Dracula Untold: More Marvel Movie than Monster Mash

MICHAEL ROWNEY REVIEWS THE LATEST DRACULA MOVIE

★★★☆☆

‘SOMETIMES THE WORLD DOES NOT NEED ANOTHER HERO. SOMETIMES WHAT IT NEEDS IS A MONSTER’

With these ominous lines, Dracula Untold begins with the promise of a complex antihero narrative. Yet while there may be plenty here to entertain and thrill audiences, Dracula has been decidedly defanged. There’s hardly a monster in sight.

Billed as an origin story for the original vampire, the film starts back before Vlad the Impaler’s (Luke Evans) choice beverage was blood. Here the prince – for some reason not a count – is warm and affectionate. He boasts a doting wife (Sarah Gadon), a worshipping son (Game of Throne’s Art Parkinson), and a kingdom he deeply cares for.

Disrupting the bliss with a dodgy accent and decidedly modern hairstyle is the sultan of Turkey (the miscast Dominic Cooper). Overlord to Transylvania, he demands a thousand boys – including Vlad’s son – to join his army. When Vlad refuses, war breaks out.

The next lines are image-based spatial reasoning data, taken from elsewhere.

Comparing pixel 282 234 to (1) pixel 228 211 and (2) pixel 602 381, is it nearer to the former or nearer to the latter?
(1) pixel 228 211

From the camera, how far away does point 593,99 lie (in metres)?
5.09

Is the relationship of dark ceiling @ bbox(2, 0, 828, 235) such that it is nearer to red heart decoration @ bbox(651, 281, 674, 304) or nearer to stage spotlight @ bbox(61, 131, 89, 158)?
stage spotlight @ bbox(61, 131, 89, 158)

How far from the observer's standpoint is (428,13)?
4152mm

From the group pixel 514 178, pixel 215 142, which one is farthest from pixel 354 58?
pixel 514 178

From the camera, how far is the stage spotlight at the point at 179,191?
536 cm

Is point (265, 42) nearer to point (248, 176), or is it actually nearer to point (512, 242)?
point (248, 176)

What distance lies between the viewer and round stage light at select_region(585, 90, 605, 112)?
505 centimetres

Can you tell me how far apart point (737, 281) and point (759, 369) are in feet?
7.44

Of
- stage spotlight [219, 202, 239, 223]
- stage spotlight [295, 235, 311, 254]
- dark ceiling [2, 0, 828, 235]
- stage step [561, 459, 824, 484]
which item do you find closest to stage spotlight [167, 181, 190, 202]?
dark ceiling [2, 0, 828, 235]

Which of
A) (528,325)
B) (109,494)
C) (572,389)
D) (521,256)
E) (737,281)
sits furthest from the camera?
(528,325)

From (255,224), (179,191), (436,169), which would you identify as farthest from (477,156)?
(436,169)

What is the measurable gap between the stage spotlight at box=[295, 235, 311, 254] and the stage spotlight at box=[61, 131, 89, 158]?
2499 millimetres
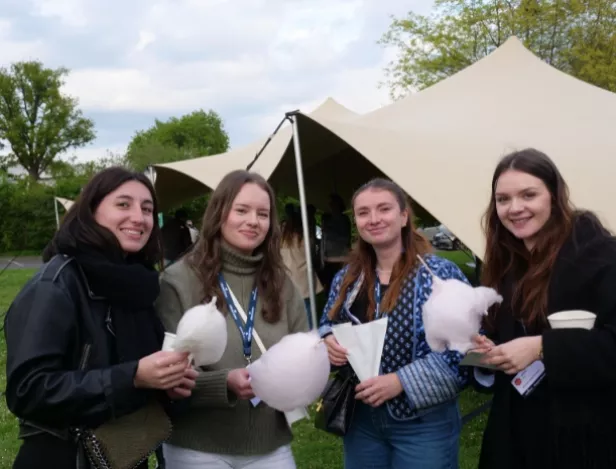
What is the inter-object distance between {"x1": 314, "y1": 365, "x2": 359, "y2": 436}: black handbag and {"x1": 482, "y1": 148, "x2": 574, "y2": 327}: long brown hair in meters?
0.57

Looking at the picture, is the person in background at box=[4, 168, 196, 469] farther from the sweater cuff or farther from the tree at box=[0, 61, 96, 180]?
the tree at box=[0, 61, 96, 180]

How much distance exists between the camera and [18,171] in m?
42.3

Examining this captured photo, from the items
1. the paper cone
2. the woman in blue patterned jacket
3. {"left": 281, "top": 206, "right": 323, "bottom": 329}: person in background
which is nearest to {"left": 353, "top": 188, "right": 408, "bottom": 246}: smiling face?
the woman in blue patterned jacket

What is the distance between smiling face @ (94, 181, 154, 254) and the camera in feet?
6.12

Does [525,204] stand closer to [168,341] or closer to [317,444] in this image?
[168,341]

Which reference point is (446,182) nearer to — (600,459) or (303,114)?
(303,114)

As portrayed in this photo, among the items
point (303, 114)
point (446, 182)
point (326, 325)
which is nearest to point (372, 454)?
point (326, 325)

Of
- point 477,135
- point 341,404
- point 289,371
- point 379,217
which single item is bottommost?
point 341,404

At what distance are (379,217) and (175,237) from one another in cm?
793

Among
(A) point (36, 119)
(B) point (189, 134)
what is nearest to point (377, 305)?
(A) point (36, 119)

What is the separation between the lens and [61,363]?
161 centimetres

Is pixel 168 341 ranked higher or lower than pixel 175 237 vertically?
lower

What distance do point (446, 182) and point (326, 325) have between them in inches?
121

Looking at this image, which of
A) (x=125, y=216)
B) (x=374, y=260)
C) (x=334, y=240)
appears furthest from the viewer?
(x=334, y=240)
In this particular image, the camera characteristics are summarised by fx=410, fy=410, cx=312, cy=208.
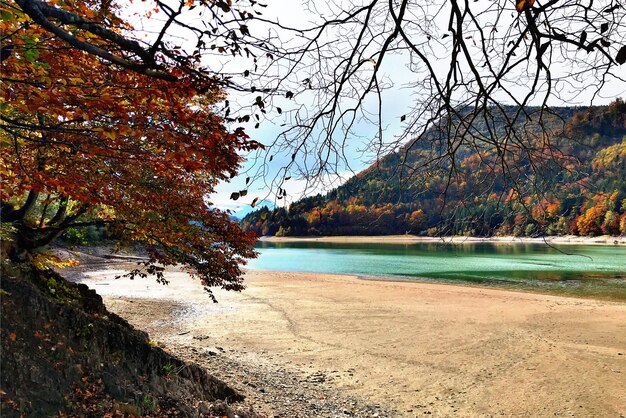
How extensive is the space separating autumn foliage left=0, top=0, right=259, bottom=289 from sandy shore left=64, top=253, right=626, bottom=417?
2973 millimetres

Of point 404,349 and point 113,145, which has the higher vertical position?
point 113,145

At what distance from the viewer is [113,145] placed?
475 centimetres

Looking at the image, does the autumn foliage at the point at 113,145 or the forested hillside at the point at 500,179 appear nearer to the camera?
the forested hillside at the point at 500,179

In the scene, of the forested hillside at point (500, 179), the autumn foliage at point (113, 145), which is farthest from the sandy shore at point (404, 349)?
the forested hillside at point (500, 179)

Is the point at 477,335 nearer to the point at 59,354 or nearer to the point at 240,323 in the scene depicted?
the point at 240,323

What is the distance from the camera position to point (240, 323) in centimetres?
1497

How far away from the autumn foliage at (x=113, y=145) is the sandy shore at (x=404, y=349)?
2.97 metres

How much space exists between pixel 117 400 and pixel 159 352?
1459 millimetres

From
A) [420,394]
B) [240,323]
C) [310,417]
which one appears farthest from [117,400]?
[240,323]

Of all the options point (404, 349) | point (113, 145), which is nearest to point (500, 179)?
point (113, 145)

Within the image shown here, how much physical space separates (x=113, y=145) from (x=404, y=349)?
967 centimetres

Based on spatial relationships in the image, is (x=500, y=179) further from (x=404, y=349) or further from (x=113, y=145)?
(x=404, y=349)

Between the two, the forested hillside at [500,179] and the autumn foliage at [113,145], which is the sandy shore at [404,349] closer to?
the autumn foliage at [113,145]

Desperately outnumbered, Vlad hears rumours of a monster atop a nearby mountain – a vampire responsible for the slaughter of hundreds of Turks. Hoping to gain similar strengths, he strikes a deal with Caligula (Charles Dance), the vampire monster. He is given three days of supernatural powers along with an insatiable craving for blood. Should he resist the urge to feast upon human blood in those three days, he’ll return to the land of the living on the fourth dawn.

Perhaps most surprising is that for a movie about the most vicious sexual predator in the history of horror, Dracula Untold feels oddly PG. This isn’t the historic story of Vlad the Impaler. In fact, Vlad’s gory past is glossed over in the film’s opening two minutes.

First-time screenwriter Burk Sharpless and Matt Sazama are clearly terrified of making Dracula terrifying. The result is a film more Marvel movie than monster mash. Charles Dance’s vampire dramatically warns of the eternal suffering that vampirism entails, but the movie only shows us the fun stuff. There’s no inner turmoil for Vlad about becoming a vampire – his struggle to resist blood barely registers.

If likeable was what the filmmakers were aiming for, they succeeded. Vlad and his family are sympathetic stereotypes, and it’s relatively easy to care about their fate. More worryingly is that this Dracula feels oddly powerless. War is forced by the sultan, and circumstances dictate that he become a vampire. It’s hardly a spoiler to say Vlad eventually drinks human blood, but even that comes about because he’s been told to do so by someone else.

This is a protagonist without agency, a Dracula completely unrecognisable to Bram Stoker’s villain – that Dracula actively spread his curse throughout Victorian London and struck fear into generations of cinemagoers.

Leaving any knowledge of the classic tale at the door is advisable. If you do, expect a fun film that is easy to enjoy. Inspired visuals help mask occasional ridiculousness. One particular highlight is watching a battle through the reflection of a sword, as it protrudes from a dying soldier.

THIS IS A PROTAGONIST WITHOUT AGENCY, A DRACULA COMPLETELY UNRECOGNISABLE TO BRAM STOKER’S VILLAIN

During more standard action, the direction falls short. The fighting is messily chopped together, and it’s sometimes difficult to know who’s killing who.

Nevertheless, the film is told confidently, never less than entertaining, and refrains from becoming the mind-numbing action-fest you might expect. The director allows for quieter moments, and he builds an endearing relationship between Vlad and his son in relatively short time.

One problem, of course, is that we always know how this ends. We all know Dracula is a vampire, the gimmick of resisting blood for three days and becoming human again is an unnecessary addition.

Some may dislike how obviously the script courts a sequel. Charles Dance’s character is criminally underused to make way for Untold 2. The film could have struck gold with Dance as the villain, but withholding him means Dracula is left to fight the woefully inferior Dominic Cooper and, later, his own vampire posse.

Universal has already announced plans to create a crossover Monsters universe to rival Marvel’s Avengers, and it seems there’ll be much more Dracula Untold for years to come. It doesn’t reinvent the wheel, but with likeable performances, a simple story and above average cinematography, it’s an enjoyable popcorn flick that’s much better than some would have you believe.